In all of cyberspace, there exists more humans than anyone could imagine. Anyone but someone from my country. For my people, as you most assuredly know, are many. It is possible that India is the only country outnumbering the denizens of cyberville.

Having spent my childhood and beyond there, perusing the marketplace, mingling with the mindless peasants that would walkabout like wandering weasels woefully practicing and honing their meandering ability, I know a thing or two, but honestly a lot more than that, about people.

And yet the congregation of many outside my home, filling the streets of my town, had not prepared me for the society I would meet on the Internet. How could they? They had no knowledge, no concept, of cyberspace. They could not hide behind an anonymous Internet Protocol number as they strike out with razor-sharp wit lashing at lightening-speed, accounting for typing and a read-over prior to hitting enter, mind you.

No, these were what one may call real people. They were not merely figments of a cyber imagination, frolicking in the mind of a computerized community serving as a cognitive center of cyber-thoughts and pseudo-actions.

Living life is easy with eyes closed, yet even easier when all senses are interpreted, relayed, through computerized circuitry, supplying us with the reality which we want to see. And in this reality, how many friends can one truly possess? Would it depend on merely the size of one’s database? Or how loosely one defines ‘friend’?

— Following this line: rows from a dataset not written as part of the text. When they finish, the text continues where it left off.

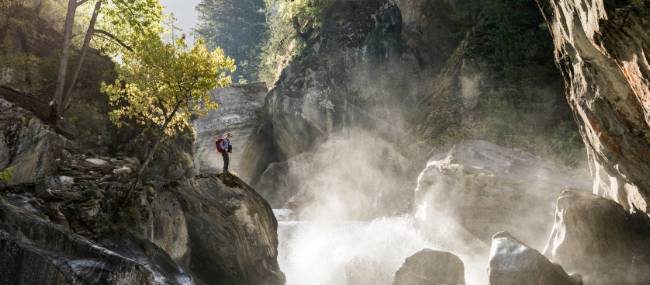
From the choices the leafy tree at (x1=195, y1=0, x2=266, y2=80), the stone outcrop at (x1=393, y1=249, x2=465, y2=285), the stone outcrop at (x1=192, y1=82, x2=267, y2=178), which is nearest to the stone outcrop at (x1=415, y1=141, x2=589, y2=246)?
the stone outcrop at (x1=393, y1=249, x2=465, y2=285)

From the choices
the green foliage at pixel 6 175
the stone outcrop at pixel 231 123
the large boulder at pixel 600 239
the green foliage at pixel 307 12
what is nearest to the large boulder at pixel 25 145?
the green foliage at pixel 6 175

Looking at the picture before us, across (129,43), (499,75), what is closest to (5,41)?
(129,43)

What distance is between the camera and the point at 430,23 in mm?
33875

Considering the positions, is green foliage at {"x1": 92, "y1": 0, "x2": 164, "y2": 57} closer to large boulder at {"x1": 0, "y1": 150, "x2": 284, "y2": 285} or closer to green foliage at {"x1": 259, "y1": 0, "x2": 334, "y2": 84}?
large boulder at {"x1": 0, "y1": 150, "x2": 284, "y2": 285}

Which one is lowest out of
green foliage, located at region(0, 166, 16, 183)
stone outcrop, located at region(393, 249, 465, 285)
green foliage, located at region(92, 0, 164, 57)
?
stone outcrop, located at region(393, 249, 465, 285)

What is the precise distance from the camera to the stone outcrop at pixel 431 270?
16500mm

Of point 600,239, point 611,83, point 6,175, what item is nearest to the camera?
point 6,175

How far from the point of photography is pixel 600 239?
1456 centimetres

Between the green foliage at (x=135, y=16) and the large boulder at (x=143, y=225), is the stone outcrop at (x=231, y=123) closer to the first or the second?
the large boulder at (x=143, y=225)

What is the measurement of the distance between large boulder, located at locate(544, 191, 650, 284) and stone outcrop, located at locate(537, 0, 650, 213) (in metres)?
0.71

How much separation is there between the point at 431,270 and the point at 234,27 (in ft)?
215

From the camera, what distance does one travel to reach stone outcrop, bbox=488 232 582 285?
13141 millimetres

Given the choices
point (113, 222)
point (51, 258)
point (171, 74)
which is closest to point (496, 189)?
point (171, 74)

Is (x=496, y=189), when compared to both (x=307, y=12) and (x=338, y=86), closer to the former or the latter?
(x=338, y=86)
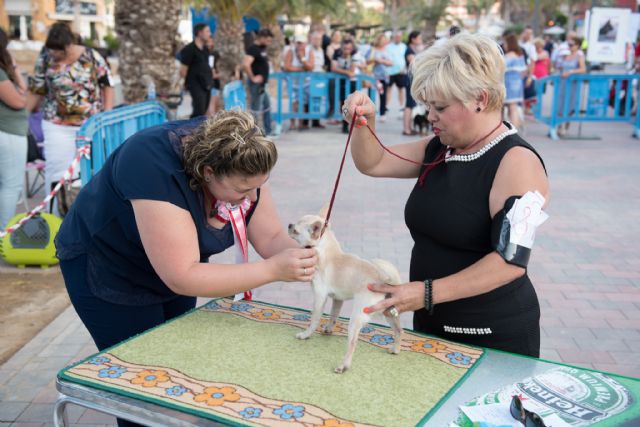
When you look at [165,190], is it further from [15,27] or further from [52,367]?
[15,27]

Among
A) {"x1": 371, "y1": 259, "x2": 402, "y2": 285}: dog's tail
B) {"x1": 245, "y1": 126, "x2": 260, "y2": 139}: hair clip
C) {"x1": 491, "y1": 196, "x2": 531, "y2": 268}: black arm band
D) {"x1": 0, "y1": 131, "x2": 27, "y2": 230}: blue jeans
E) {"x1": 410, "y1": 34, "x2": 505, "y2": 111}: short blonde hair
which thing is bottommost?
{"x1": 0, "y1": 131, "x2": 27, "y2": 230}: blue jeans

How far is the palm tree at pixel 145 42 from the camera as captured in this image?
30.1 feet

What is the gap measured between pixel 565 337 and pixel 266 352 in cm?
294

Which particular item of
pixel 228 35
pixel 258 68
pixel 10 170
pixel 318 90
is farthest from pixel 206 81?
pixel 228 35

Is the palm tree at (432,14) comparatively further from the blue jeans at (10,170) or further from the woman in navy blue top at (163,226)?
the woman in navy blue top at (163,226)

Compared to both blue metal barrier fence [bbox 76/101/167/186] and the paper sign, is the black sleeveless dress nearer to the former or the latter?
the paper sign

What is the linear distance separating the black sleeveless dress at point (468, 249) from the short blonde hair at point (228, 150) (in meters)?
0.62

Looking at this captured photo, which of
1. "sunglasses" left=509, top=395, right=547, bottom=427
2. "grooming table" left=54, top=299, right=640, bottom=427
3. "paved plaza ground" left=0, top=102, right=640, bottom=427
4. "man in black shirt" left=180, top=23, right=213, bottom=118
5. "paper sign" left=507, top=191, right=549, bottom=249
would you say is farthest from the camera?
"man in black shirt" left=180, top=23, right=213, bottom=118

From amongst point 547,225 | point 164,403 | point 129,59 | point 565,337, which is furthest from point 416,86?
point 129,59

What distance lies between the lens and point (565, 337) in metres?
4.41

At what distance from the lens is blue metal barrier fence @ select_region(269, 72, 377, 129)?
13.6m

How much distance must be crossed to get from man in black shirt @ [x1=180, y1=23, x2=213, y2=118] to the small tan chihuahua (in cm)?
913

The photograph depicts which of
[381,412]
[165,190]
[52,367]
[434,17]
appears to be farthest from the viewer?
[434,17]

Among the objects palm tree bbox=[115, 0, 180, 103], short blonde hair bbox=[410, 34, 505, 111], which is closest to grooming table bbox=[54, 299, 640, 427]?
short blonde hair bbox=[410, 34, 505, 111]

I would confess to you that I have many cyber acquaintances myself, and yet, where are they now? For when one is sporked to a ceiling, there is no digital means for stepping in to lend a hand. One cannot take a bullet for their companion when their only means of connection is a telephonic circuit. Would a true friend, a non-figment, sit idly by and perhaps even laugh out loud at my humiliating situation? Would they perhaps roll on the floor and laugh their posterior off? I would think not. Yet the course of action for a digital buddy is greatly limited by his or her emoticon set.

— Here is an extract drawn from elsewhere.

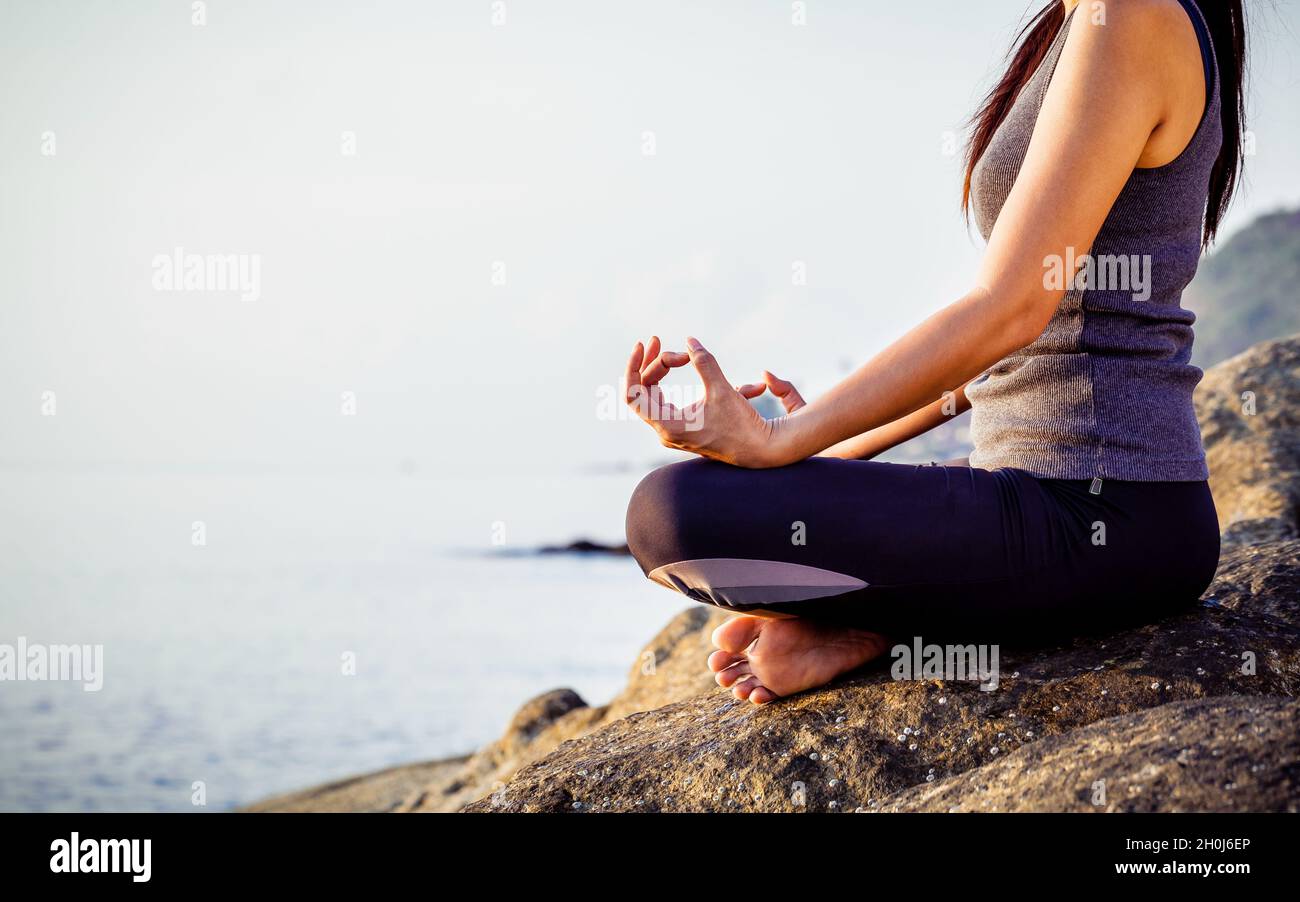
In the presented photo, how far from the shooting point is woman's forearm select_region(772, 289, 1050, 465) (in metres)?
2.21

It is now that I find myself realizing the true falsehood of this medium of a so-called social outlet. And yet, as it seems computers often do, it mirrors reality, human life and mentality, so well.

For if these figment friends are merely a numeric ghost of ones and zeros, then too might each and every real person, of flesh and blood, be a mental phantom created by one’s very own brain itself. And while we may strive to interact with these supposed people, can we? Do they exist? Or are they, as are the cyberville residents, figments of a macrocosmic mechanism?